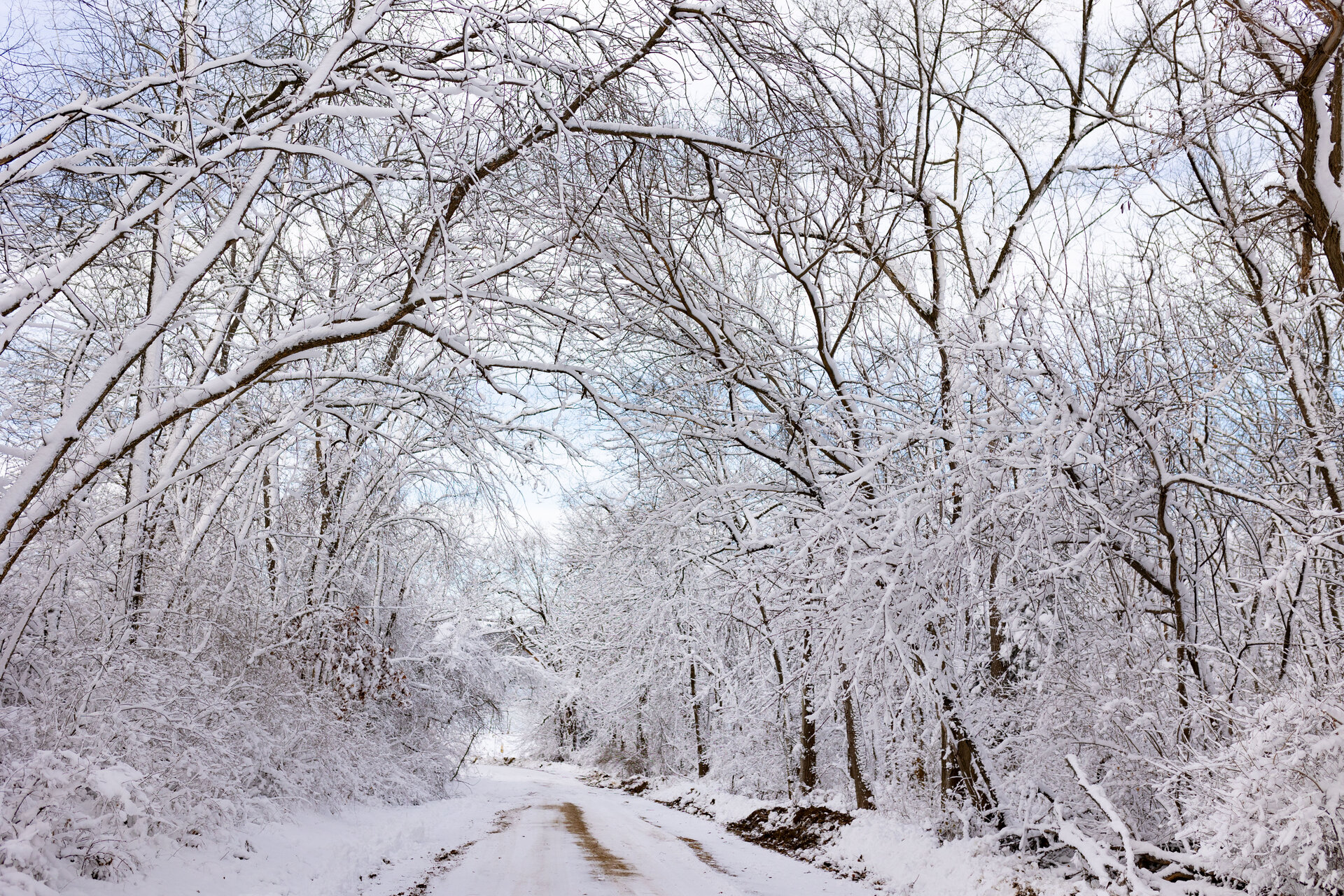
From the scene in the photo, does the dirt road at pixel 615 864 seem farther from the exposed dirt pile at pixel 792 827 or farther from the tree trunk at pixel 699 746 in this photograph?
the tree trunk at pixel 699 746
---
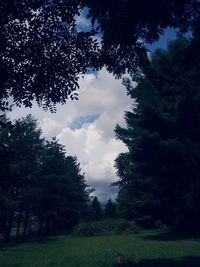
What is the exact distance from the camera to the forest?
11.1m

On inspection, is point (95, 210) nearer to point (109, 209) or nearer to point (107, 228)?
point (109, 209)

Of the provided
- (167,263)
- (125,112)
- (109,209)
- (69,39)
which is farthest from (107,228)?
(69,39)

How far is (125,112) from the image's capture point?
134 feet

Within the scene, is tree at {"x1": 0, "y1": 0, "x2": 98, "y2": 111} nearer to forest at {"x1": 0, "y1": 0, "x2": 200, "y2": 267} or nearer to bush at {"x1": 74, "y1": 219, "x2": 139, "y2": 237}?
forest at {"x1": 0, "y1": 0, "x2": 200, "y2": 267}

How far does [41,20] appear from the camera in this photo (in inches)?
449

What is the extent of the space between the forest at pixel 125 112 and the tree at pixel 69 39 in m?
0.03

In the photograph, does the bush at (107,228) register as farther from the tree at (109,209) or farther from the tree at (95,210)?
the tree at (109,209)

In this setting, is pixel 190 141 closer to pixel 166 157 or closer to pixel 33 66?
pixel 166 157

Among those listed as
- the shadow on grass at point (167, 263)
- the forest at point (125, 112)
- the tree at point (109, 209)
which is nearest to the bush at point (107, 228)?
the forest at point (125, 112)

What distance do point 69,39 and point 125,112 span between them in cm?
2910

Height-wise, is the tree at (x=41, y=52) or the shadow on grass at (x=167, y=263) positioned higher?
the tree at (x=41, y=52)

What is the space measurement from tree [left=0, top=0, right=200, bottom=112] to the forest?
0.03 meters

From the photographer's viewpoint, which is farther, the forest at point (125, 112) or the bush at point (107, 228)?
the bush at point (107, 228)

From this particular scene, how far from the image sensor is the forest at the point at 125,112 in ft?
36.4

■ **EXERCISE AIM**: Report each line in the material above in which the string "bush" appears.

■ **OUTPUT OF THE EXERCISE**:
Within the scene, is tree at {"x1": 0, "y1": 0, "x2": 98, "y2": 111} nearer to forest at {"x1": 0, "y1": 0, "x2": 200, "y2": 267} or nearer to bush at {"x1": 74, "y1": 219, "x2": 139, "y2": 237}?
In the photograph, does the bush at (107,228) register as farther from the tree at (109,209) or farther from the tree at (95,210)?
which is nearest to the bush at point (107, 228)?
From the photographer's viewpoint, which is farther, the forest at point (125, 112) or the bush at point (107, 228)?
the bush at point (107, 228)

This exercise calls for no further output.